**What you need to do**. Output the records that follow, with every character intact.

**Entries provided**.

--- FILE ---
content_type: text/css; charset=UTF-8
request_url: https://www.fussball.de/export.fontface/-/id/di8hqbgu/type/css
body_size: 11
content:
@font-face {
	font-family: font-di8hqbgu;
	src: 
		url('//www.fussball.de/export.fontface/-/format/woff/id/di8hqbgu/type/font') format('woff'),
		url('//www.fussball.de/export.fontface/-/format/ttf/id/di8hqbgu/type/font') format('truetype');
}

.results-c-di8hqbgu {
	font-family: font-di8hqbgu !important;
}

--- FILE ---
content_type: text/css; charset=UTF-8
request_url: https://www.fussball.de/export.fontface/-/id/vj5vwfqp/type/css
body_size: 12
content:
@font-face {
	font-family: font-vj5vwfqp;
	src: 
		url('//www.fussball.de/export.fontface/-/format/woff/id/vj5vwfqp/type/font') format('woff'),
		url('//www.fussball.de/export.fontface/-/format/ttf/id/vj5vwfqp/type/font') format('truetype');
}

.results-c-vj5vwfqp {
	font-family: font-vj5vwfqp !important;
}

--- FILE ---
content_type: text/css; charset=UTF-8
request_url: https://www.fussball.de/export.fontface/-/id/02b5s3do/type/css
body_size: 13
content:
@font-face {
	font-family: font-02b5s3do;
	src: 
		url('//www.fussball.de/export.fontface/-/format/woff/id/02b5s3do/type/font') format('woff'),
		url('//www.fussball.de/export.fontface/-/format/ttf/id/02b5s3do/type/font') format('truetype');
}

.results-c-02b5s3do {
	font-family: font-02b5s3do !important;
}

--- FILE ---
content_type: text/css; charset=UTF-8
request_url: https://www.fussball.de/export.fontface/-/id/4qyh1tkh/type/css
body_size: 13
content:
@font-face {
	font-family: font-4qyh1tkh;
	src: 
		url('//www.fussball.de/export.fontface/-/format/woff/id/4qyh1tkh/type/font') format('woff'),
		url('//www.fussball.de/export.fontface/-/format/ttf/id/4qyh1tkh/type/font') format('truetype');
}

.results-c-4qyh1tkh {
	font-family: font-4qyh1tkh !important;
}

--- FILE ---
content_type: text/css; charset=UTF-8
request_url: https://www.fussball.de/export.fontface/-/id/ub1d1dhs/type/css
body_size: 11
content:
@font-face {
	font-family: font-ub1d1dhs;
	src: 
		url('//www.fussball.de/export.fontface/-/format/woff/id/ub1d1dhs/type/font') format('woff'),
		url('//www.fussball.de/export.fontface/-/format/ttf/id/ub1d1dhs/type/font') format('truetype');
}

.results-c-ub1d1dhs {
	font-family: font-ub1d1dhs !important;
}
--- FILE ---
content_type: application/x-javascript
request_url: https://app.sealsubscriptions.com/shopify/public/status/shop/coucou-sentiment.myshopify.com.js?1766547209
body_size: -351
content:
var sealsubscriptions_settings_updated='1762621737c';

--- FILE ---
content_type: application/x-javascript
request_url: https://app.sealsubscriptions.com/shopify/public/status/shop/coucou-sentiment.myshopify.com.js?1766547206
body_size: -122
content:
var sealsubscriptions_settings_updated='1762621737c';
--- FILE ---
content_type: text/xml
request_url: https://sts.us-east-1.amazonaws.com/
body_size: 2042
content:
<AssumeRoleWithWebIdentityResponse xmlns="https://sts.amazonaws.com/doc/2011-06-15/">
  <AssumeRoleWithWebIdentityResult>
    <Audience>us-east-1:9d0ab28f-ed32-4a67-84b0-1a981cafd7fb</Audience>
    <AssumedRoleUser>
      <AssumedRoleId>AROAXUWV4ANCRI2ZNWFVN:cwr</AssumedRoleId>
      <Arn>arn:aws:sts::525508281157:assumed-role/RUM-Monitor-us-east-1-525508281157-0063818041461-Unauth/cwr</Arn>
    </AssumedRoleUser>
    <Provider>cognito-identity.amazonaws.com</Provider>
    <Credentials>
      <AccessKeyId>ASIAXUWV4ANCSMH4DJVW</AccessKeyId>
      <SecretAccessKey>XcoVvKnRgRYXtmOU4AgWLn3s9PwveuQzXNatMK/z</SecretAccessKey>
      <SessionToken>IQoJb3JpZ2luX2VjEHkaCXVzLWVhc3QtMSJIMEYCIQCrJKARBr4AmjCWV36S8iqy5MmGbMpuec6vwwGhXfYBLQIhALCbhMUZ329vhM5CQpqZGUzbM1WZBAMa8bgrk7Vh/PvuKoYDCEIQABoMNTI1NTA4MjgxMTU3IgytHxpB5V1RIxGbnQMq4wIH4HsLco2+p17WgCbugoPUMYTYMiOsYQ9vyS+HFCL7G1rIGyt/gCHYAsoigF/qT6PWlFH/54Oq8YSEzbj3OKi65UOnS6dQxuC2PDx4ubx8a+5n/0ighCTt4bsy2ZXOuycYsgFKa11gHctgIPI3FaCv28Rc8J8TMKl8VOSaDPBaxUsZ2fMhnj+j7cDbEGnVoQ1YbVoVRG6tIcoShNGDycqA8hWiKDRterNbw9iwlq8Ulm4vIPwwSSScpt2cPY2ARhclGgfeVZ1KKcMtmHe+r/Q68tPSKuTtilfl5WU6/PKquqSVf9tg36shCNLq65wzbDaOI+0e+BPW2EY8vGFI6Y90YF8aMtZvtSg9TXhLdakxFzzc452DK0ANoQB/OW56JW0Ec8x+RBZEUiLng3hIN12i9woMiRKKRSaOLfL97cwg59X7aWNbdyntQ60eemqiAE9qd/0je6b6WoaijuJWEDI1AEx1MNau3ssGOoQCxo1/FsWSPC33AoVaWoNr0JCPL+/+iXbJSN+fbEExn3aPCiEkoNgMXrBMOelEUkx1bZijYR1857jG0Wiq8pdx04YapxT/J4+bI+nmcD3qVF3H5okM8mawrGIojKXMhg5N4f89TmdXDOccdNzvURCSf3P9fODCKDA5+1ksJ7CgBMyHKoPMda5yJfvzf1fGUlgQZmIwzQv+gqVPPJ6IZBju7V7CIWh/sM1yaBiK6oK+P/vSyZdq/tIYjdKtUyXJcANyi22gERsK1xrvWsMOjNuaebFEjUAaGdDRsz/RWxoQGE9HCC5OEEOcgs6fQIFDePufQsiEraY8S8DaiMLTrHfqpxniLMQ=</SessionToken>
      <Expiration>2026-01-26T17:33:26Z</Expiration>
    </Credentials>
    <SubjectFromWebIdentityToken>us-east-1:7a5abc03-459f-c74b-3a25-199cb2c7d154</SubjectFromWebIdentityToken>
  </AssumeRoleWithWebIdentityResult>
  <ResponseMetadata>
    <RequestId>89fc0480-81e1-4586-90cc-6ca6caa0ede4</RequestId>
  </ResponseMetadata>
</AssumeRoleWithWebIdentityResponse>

**Result for this task**.
--- FILE ---
content_type: text/css; charset=UTF-8
request_url: https://www.fussball.de/export.fontface/-/id/di8hqbgu/type/css
body_size: 11
content:
@font-face {
	font-family: font-di8hqbgu;
	src: 
		url('//www.fussball.de/export.fontface/-/format/woff/id/di8hqbgu/type/font') format('woff'),
		url('//www.fussball.de/export.fontface/-/format/ttf/id/di8hqbgu/type/font') format('truetype');
}

.results-c-di8hqbgu {
	font-family: font-di8hqbgu !important;
}

--- FILE ---
content_type: text/css; charset=UTF-8
request_url: https://www.fussball.de/export.fontface/-/id/vj5vwfqp/type/css
body_size: 12
content:
@font-face {
	font-family: font-vj5vwfqp;
	src: 
		url('//www.fussball.de/export.fontface/-/format/woff/id/vj5vwfqp/type/font') format('woff'),
		url('//www.fussball.de/export.fontface/-/format/ttf/id/vj5vwfqp/type/font') format('truetype');
}

.results-c-vj5vwfqp {
	font-family: font-vj5vwfqp !important;
}

--- FILE ---
content_type: text/css; charset=UTF-8
request_url: https://www.fussball.de/export.fontface/-/id/02b5s3do/type/css
body_size: 13
content:
@font-face {
	font-family: font-02b5s3do;
	src: 
		url('//www.fussball.de/export.fontface/-/format/woff/id/02b5s3do/type/font') format('woff'),
		url('//www.fussball.de/export.fontface/-/format/ttf/id/02b5s3do/type/font') format('truetype');
}

.results-c-02b5s3do {
	font-family: font-02b5s3do !important;
}

--- FILE ---
content_type: text/css; charset=UTF-8
request_url: https://www.fussball.de/export.fontface/-/id/4qyh1tkh/type/css
body_size: 13
content:
@font-face {
	font-family: font-4qyh1tkh;
	src: 
		url('//www.fussball.de/export.fontface/-/format/woff/id/4qyh1tkh/type/font') format('woff'),
		url('//www.fussball.de/export.fontface/-/format/ttf/id/4qyh1tkh/type/font') format('truetype');
}

.results-c-4qyh1tkh {
	font-family: font-4qyh1tkh !important;
}

--- FILE ---
content_type: text/css; charset=UTF-8
request_url: https://www.fussball.de/export.fontface/-/id/ub1d1dhs/type/css
body_size: 11
content:
@font-face {
	font-family: font-ub1d1dhs;
	src: 
		url('//www.fussball.de/export.fontface/-/format/woff/id/ub1d1dhs/type/font') format('woff'),
		url('//www.fussball.de/export.fontface/-/format/ttf/id/ub1d1dhs/type/font') format('truetype');
}

.results-c-ub1d1dhs {
	font-family: font-ub1d1dhs !important;
}
--- FILE ---
content_type: application/x-javascript
request_url: https://app.sealsubscriptions.com/shopify/public/status/shop/coucou-sentiment.myshopify.com.js?1766547209
body_size: -351
content:
var sealsubscriptions_settings_updated='1762621737c';

--- FILE ---
content_type: application/x-javascript
request_url: https://app.sealsubscriptions.com/shopify/public/status/shop/coucou-sentiment.myshopify.com.js?1766547206
body_size: -122
content:
var sealsubscriptions_settings_updated='1762621737c';
--- FILE ---
content_type: text/xml
request_url: https://sts.us-east-1.amazonaws.com/
body_size: 2042
content:
<AssumeRoleWithWebIdentityResponse xmlns="https://sts.amazonaws.com/doc/2011-06-15/">
  <AssumeRoleWithWebIdentityResult>
    <Audience>us-east-1:9d0ab28f-ed32-4a67-84b0-1a981cafd7fb</Audience>
    <AssumedRoleUser>
      <AssumedRoleId>AROAXUWV4ANCRI2ZNWFVN:cwr</AssumedRoleId>
      <Arn>arn:aws:sts::525508281157:assumed-role/RUM-Monitor-us-east-1-525508281157-0063818041461-Unauth/cwr</Arn>
    </AssumedRoleUser>
    <Provider>cognito-identity.amazonaws.com</Provider>
    <Credentials>
      <AccessKeyId>ASIAXUWV4ANCSMH4DJVW</AccessKeyId>
      <SecretAccessKey>XcoVvKnRgRYXtmOU4AgWLn3s9PwveuQzXNatMK/z</SecretAccessKey>
      <SessionToken>IQoJb3JpZ2luX2VjEHkaCXVzLWVhc3QtMSJIMEYCIQCrJKARBr4AmjCWV36S8iqy5MmGbMpuec6vwwGhXfYBLQIhALCbhMUZ329vhM5CQpqZGUzbM1WZBAMa8bgrk7Vh/PvuKoYDCEIQABoMNTI1NTA4MjgxMTU3IgytHxpB5V1RIxGbnQMq4wIH4HsLco2+p17WgCbugoPUMYTYMiOsYQ9vyS+HFCL7G1rIGyt/gCHYAsoigF/qT6PWlFH/54Oq8YSEzbj3OKi65UOnS6dQxuC2PDx4ubx8a+5n/0ighCTt4bsy2ZXOuycYsgFKa11gHctgIPI3FaCv28Rc8J8TMKl8VOSaDPBaxUsZ2fMhnj+j7cDbEGnVoQ1YbVoVRG6tIcoShNGDycqA8hWiKDRterNbw9iwlq8Ulm4vIPwwSSScpt2cPY2ARhclGgfeVZ1KKcMtmHe+r/Q68tPSKuTtilfl5WU6/PKquqSVf9tg36shCNLq65wzbDaOI+0e+BPW2EY8vGFI6Y90YF8aMtZvtSg9TXhLdakxFzzc452DK0ANoQB/OW56JW0Ec8x+RBZEUiLng3hIN12i9woMiRKKRSaOLfL97cwg59X7aWNbdyntQ60eemqiAE9qd/0je6b6WoaijuJWEDI1AEx1MNau3ssGOoQCxo1/FsWSPC33AoVaWoNr0JCPL+/+iXbJSN+fbEExn3aPCiEkoNgMXrBMOelEUkx1bZijYR1857jG0Wiq8pdx04YapxT/J4+bI+nmcD3qVF3H5okM8mawrGIojKXMhg5N4f89TmdXDOccdNzvURCSf3P9fODCKDA5+1ksJ7CgBMyHKoPMda5yJfvzf1fGUlgQZmIwzQv+gqVPPJ6IZBju7V7CIWh/sM1yaBiK6oK+P/vSyZdq/tIYjdKtUyXJcANyi22gERsK1xrvWsMOjNuaebFEjUAaGdDRsz/RWxoQGE9HCC5OEEOcgs6fQIFDePufQsiEraY8S8DaiMLTrHfqpxniLMQ=</SessionToken>
      <Expiration>2026-01-26T17:33:26Z</Expiration>
    </Credentials>
    <SubjectFromWebIdentityToken>us-east-1:7a5abc03-459f-c74b-3a25-199cb2c7d154</SubjectFromWebIdentityToken>
  </AssumeRoleWithWebIdentityResult>
  <ResponseMetadata>
    <RequestId>89fc0480-81e1-4586-90cc-6ca6caa0ede4</RequestId>
  </ResponseMetadata>
</AssumeRoleWithWebIdentityResponse>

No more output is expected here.